▶ _Provided information_:
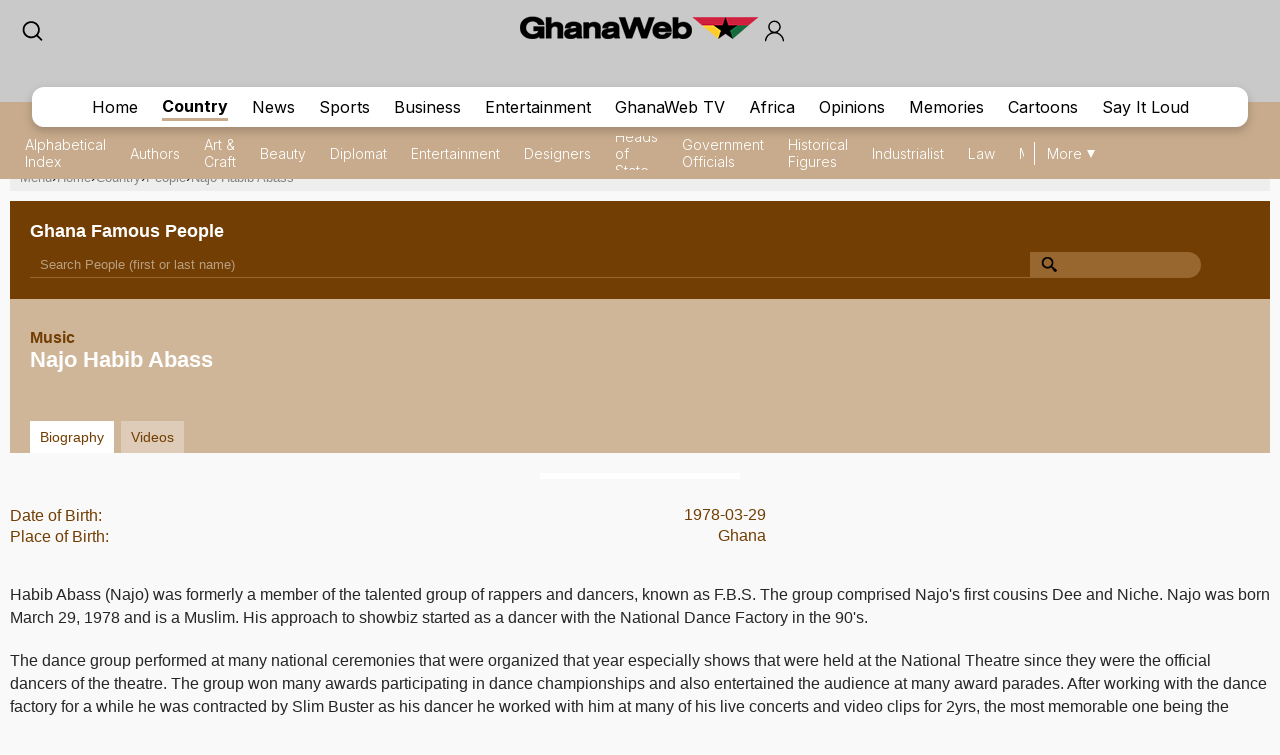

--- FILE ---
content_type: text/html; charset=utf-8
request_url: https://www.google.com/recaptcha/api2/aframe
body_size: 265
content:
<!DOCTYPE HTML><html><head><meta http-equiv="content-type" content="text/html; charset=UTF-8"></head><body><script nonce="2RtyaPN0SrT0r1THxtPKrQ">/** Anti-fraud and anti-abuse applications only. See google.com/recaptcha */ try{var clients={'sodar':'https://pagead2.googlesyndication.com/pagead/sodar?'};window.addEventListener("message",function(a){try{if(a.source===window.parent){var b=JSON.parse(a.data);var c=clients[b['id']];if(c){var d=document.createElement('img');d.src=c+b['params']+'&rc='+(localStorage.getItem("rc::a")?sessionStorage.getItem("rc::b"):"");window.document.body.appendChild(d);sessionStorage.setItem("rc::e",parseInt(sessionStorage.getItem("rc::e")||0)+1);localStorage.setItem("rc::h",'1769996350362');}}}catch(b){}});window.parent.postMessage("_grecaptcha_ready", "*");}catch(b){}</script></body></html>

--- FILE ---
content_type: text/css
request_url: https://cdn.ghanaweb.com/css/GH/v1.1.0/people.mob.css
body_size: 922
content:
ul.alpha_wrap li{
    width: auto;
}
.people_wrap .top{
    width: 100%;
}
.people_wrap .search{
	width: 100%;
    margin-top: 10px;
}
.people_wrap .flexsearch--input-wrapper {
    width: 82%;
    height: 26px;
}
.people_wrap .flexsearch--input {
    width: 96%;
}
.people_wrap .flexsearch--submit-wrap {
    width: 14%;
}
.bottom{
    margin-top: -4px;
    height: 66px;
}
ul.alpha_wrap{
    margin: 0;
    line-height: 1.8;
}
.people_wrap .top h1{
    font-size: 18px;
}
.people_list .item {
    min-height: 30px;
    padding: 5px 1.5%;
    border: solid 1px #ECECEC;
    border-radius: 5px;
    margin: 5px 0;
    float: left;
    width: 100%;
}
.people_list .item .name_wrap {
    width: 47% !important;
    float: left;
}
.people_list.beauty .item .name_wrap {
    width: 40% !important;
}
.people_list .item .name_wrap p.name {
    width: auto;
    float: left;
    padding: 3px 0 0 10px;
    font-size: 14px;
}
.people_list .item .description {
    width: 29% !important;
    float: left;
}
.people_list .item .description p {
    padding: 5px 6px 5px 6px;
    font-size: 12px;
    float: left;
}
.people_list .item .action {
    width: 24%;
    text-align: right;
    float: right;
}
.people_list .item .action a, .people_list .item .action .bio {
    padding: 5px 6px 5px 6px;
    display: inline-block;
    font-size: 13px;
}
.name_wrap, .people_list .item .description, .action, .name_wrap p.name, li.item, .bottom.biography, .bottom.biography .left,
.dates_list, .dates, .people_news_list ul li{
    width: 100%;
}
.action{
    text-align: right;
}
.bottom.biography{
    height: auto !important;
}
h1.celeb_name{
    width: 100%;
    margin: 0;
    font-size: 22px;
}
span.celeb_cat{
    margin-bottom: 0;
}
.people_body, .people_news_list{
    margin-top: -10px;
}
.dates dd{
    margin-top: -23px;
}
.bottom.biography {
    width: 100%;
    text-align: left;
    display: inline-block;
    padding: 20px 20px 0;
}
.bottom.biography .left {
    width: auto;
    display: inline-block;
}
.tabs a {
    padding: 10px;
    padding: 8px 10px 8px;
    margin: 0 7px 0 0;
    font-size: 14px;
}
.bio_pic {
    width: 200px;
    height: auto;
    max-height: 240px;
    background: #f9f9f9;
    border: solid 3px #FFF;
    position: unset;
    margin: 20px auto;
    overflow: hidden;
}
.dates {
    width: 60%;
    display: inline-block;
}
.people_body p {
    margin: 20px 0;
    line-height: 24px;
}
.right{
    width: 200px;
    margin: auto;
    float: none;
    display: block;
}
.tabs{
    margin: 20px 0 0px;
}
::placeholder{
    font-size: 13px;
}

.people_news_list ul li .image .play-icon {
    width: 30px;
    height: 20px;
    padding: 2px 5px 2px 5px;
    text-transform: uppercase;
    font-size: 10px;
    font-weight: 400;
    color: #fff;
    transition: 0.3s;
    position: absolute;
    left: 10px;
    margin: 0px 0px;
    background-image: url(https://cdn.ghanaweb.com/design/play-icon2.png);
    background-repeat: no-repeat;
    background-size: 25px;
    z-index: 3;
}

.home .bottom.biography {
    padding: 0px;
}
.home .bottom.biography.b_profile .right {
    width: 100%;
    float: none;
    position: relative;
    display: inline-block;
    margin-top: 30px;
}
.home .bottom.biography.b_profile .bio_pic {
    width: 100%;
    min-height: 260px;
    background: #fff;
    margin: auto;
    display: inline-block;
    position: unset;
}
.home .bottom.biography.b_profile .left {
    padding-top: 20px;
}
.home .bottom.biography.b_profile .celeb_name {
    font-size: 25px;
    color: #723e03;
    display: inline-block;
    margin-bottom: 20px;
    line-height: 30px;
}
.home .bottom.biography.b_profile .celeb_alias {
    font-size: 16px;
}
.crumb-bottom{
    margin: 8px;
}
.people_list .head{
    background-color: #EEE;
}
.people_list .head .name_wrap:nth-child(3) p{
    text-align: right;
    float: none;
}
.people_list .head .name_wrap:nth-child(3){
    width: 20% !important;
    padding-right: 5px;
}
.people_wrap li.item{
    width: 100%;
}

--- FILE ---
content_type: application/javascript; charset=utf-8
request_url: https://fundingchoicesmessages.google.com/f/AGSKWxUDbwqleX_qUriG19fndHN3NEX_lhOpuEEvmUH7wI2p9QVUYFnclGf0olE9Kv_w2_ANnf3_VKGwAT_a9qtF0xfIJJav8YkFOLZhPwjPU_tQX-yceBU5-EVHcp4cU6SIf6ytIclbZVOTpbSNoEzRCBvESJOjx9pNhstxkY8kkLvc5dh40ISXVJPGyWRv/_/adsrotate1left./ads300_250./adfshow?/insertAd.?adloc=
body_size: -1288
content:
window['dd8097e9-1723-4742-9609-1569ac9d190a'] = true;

...

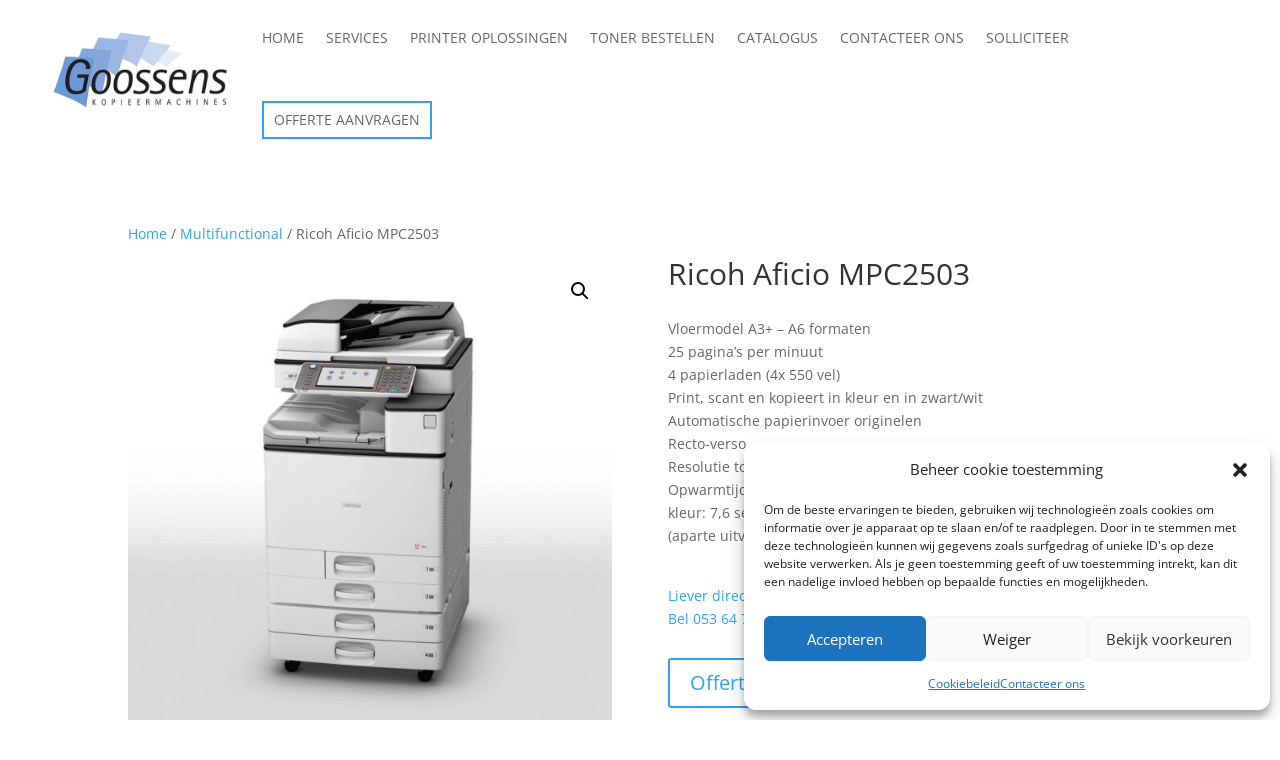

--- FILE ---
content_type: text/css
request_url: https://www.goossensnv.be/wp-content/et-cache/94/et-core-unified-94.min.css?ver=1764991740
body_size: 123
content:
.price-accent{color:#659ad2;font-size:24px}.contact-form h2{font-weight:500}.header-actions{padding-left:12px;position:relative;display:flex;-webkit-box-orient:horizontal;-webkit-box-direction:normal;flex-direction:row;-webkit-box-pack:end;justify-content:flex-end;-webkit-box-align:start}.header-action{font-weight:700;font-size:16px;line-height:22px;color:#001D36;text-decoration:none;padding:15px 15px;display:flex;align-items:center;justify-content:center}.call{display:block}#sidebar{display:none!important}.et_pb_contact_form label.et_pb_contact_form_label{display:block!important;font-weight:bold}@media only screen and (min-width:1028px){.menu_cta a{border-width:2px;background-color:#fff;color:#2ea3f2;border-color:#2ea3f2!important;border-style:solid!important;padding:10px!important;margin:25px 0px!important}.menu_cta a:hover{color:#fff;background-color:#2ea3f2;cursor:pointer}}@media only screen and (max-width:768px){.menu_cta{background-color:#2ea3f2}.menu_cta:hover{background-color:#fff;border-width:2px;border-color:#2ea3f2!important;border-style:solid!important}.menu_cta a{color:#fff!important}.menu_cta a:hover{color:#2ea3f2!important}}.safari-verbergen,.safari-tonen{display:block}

---

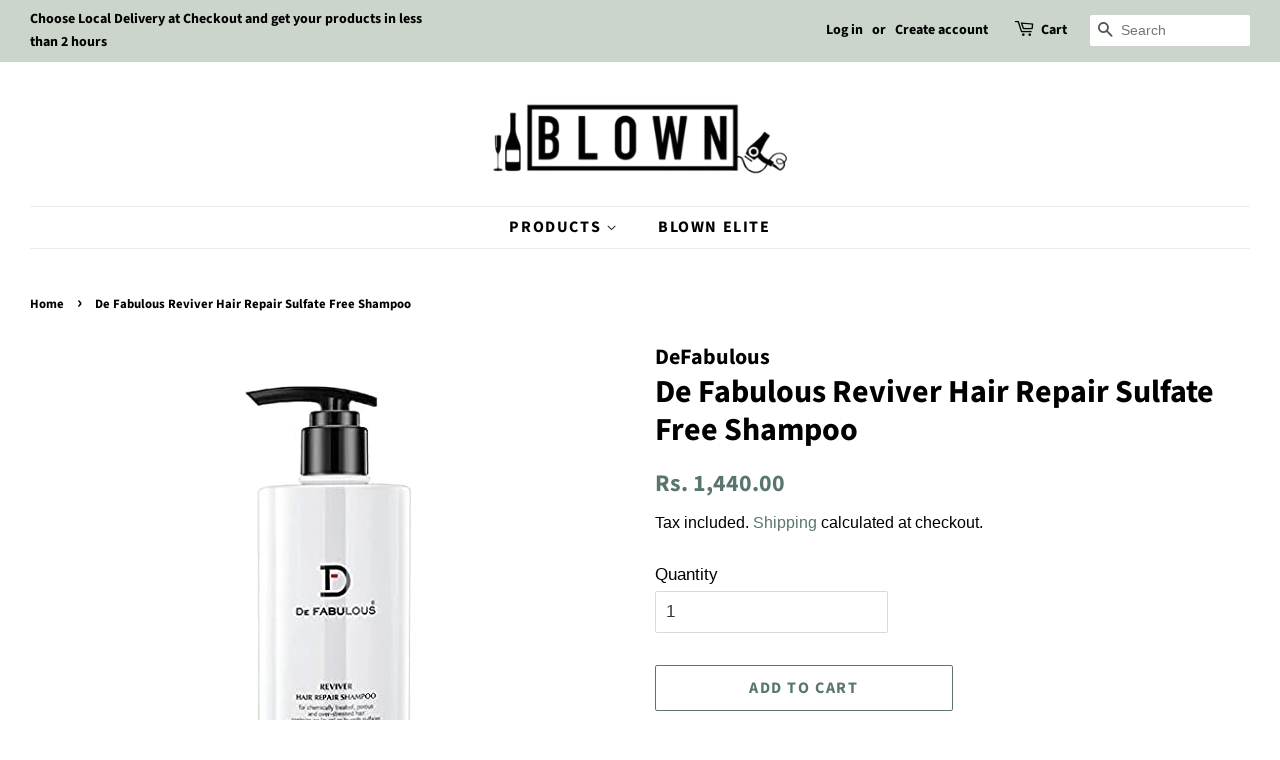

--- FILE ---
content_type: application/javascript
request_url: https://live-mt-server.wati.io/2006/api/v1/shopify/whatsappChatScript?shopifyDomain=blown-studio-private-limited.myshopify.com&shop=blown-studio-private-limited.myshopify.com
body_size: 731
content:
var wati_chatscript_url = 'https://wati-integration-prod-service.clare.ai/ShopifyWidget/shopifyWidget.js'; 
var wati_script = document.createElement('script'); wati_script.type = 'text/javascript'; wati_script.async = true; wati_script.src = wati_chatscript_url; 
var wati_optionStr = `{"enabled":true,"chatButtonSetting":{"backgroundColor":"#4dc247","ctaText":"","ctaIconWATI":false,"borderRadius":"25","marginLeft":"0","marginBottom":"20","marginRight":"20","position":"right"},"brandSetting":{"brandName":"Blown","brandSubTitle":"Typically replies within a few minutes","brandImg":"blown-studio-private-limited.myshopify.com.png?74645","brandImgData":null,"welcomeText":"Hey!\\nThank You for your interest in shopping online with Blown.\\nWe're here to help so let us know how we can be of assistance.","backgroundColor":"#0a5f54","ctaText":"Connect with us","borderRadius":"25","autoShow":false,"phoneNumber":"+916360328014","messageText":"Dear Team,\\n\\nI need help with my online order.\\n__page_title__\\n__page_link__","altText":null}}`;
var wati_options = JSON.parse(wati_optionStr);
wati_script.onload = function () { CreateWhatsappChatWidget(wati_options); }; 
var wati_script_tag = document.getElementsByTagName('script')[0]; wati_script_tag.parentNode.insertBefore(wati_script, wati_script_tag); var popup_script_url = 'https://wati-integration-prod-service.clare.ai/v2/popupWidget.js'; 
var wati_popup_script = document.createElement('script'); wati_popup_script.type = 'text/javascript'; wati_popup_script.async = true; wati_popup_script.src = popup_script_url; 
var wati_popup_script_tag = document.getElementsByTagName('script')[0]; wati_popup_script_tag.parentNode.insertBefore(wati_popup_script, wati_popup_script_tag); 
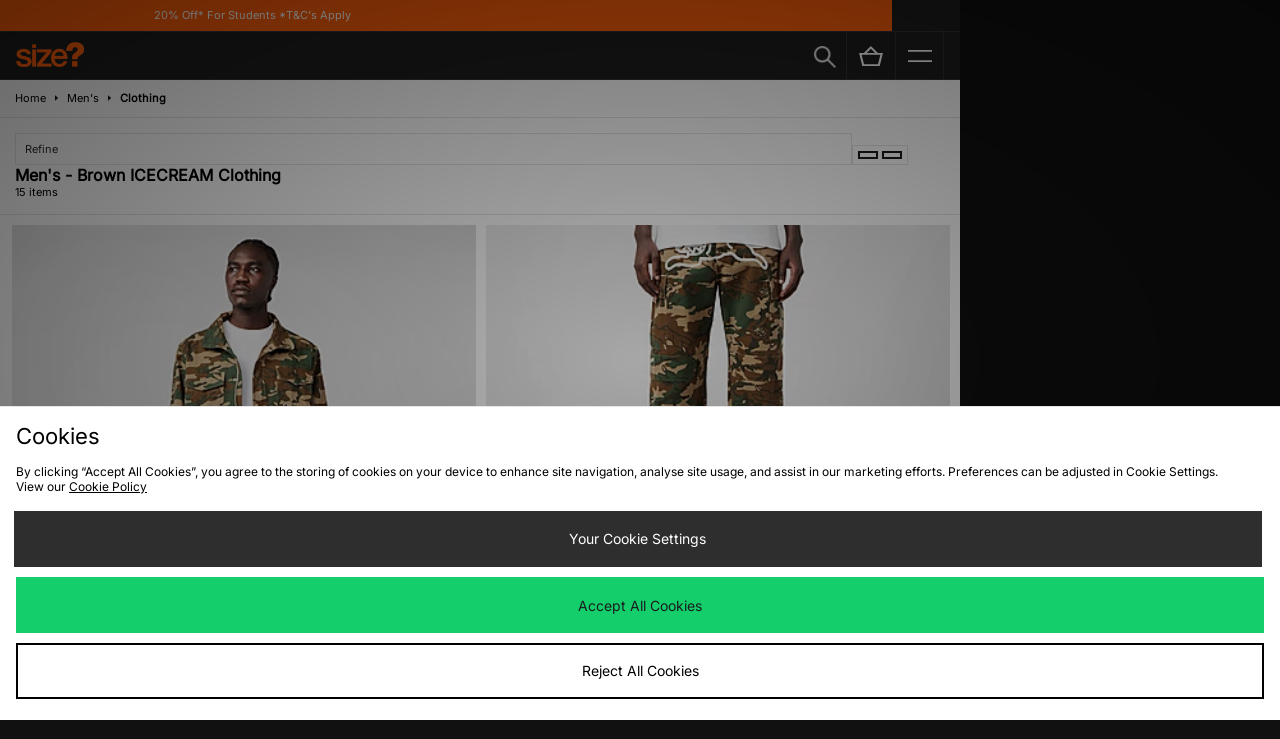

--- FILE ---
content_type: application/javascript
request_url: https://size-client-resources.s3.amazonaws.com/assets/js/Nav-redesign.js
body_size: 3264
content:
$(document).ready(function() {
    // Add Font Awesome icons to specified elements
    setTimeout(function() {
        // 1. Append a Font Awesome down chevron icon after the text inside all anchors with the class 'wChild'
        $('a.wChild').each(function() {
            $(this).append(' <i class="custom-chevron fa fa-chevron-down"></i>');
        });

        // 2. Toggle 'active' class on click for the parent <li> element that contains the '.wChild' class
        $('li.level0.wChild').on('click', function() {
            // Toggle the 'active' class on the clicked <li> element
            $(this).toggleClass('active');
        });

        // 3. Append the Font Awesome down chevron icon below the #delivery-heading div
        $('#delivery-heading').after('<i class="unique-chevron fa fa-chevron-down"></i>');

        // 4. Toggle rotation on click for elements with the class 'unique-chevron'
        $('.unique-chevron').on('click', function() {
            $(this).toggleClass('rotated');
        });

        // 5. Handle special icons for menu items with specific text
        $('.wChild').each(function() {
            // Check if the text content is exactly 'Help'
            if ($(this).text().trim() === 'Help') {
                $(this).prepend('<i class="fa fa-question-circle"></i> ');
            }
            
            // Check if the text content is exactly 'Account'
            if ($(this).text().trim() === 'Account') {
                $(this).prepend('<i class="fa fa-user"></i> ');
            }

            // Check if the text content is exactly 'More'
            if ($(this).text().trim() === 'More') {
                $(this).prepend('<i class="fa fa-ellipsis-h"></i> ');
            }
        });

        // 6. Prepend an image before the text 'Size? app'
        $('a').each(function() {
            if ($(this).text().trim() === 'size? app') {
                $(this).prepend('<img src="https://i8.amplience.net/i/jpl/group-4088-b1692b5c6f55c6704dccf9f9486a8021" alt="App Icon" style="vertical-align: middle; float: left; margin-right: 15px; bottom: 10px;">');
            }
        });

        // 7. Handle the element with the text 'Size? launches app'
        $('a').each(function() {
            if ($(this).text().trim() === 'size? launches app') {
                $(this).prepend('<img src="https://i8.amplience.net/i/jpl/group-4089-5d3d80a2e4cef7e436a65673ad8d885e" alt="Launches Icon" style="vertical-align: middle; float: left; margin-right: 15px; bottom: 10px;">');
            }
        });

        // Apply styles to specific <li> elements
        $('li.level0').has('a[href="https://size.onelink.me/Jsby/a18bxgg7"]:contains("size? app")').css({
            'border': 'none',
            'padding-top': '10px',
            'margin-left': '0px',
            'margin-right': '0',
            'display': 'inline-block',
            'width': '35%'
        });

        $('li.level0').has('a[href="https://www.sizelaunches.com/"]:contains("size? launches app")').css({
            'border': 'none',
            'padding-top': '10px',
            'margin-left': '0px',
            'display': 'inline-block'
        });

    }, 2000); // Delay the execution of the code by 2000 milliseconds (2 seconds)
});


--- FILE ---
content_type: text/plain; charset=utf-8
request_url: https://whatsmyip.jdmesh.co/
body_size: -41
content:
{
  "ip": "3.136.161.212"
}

▶ _What you should do_:
All that is wanted is an exact copy of the lines above from the one with "height: 20px;" through the one with "color: #723e03;", with both ends included.

▶ _Written solution_:
    height: 20px;
    padding: 2px 5px 2px 5px;
    text-transform: uppercase;
    font-size: 10px;
    font-weight: 400;
    color: #fff;
    transition: 0.3s;
    position: absolute;
    left: 10px;
    margin: 0px 0px;
    background-image: url(https://cdn.ghanaweb.com/design/play-icon2.png);
    background-repeat: no-repeat;
    background-size: 25px;
    z-index: 3;
}

.home .bottom.biography {
    padding: 0px;
}
.home .bottom.biography.b_profile .right {
    width: 100%;
    float: none;
    position: relative;
    display: inline-block;
    margin-top: 30px;
}
.home .bottom.biography.b_profile .bio_pic {
    width: 100%;
    min-height: 260px;
    background: #fff;
    margin: auto;
    display: inline-block;
    position: unset;
}
.home .bottom.biography.b_profile .left {
    padding-top: 20px;
}
.home .bottom.biography.b_profile .celeb_name {
    font-size: 25px;
    color: #723e03;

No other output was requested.